=== TEXT SEGMENT ===
Honestly, the best thing you can do when your hedgie bites? Nothing. I know it hurts (a lot!), but hedgehogs are prey animals. Most of the time, they are biting because they are scared or upset. Any negative reinforcement at all - blowing in their face, shaking your hand or whatever they're biting, pushing back towards them, etc. - is going to scare or upset them more and make the problem worse. It is difficult, but it's best to try & wait them out if you can. Make sure you do not put her back down after a bite unless it's bleeding & needs to be cleaned - and if so, have another person hold her. She needs to know that biting does NOT get her put down & left alone. That's a reward for her. Try & keep your skin away from her face & mouth as much as you can. Handle her only with fleece or blankets between her & your hands.

Because she was trying to bite your shirt, it sounds like she might just be a hedgehog that likes to explore with her mouth. Some hedgehogs are like that and you can't do much to change it. I know at least one person on this forum has had good results with training her hedgehog to bite fabric, not skin. She watched his behavior and started to notice when he was about to bite based on what his face looked like, and what his body language was showing. Before he bit her, she gave him a small piece of fleece to bite instead and would gently tug to play tug-o-war with him. It turned into a game for them and as he was rewarded for biting the fleece instead, and still had an outlet for that behavior, he stopped biting his owner. It might be worth trying that out & see if it helps with your hedgie.

Good luck and hang in there.  It sounds like she's trying to be a friendly hedgie, but I'm sure she is still scared and getting used to things. Give her some time and patience and hopefully she will start to figure things out.


----------

Collection entries

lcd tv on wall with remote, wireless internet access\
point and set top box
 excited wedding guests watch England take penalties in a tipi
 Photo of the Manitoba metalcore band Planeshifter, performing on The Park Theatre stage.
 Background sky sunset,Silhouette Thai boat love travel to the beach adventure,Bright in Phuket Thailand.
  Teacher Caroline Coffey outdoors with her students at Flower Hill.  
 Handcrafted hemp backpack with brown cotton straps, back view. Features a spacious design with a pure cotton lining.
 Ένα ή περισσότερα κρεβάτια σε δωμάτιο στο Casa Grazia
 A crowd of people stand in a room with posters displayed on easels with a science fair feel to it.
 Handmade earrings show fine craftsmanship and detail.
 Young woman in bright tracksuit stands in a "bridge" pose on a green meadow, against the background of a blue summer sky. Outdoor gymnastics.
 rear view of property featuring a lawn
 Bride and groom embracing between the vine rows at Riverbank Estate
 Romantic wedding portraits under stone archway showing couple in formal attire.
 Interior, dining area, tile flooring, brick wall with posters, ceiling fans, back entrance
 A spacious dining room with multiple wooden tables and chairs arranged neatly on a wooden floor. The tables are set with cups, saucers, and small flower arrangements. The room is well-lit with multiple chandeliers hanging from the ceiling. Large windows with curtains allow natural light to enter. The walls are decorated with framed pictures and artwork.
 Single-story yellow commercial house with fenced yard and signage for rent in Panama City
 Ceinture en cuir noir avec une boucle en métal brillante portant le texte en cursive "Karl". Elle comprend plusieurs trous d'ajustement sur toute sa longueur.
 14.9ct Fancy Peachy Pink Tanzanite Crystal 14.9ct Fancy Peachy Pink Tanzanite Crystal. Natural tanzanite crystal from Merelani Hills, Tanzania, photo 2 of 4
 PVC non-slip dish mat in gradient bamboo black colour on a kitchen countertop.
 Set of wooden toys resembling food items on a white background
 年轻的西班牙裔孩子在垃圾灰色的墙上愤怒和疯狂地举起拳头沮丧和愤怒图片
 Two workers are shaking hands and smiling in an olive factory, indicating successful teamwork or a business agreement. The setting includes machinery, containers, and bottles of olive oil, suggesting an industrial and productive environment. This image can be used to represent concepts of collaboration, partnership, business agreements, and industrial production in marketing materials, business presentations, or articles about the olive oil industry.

=== ASSIGNED TASK A ===
Rewrite the paragraph of the hedgehog biting post that begins "Because she was trying to bite your shirt" as a short bulleted list that keeps its main facts.
=== ASSIGNED TASK B ===
Write out the part of the hedgehog biting post starting with "Honestly, the best" and going on through "her & your hands.".
=== ASSIGNED TASK C ===
According to the hedgehog biting post, why are hedgehogs biting most of the time?
None of the collection entries are needed here.

=== EXPECTED ANSWER A ===
- Trying to bite a shirt suggests she may be a hedgehog that likes to explore with her mouth, and some are like that with little to change it.
- One person on the forum trained her hedgehog to bite fabric instead of skin.
- She learned to tell when he was about to bite from his face and body language.
- Before he bit, she gave him a small piece of fleece and gently played tug-o-war with it.
- It became a game; rewarded for biting the fleece and still having an outlet, he stopped biting her.
- The same approach might be worth trying with this hedgie.

=== EXPECTED ANSWER B ===
Honestly, the best thing you can do when your hedgie bites? Nothing. I know it hurts (a lot!), but hedgehogs are prey animals. Most of the time, they are biting because they are scared or upset. Any negative reinforcement at all - blowing in their face, shaking your hand or whatever they're biting, pushing back towards them, etc. - is going to scare or upset them more and make the problem worse. It is difficult, but it's best to try & wait them out if you can. Make sure you do not put her back down after a bite unless it's bleeding & needs to be cleaned - and if so, have another person hold her. She needs to know that biting does NOT get her put down & left alone. That's a reward for her. Try & keep your skin away from her face & mouth as much as you can. Handle her only with fleece or blankets between her & your hands.

=== EXPECTED ANSWER C ===
Most of the time, they bite because they are scared or upset.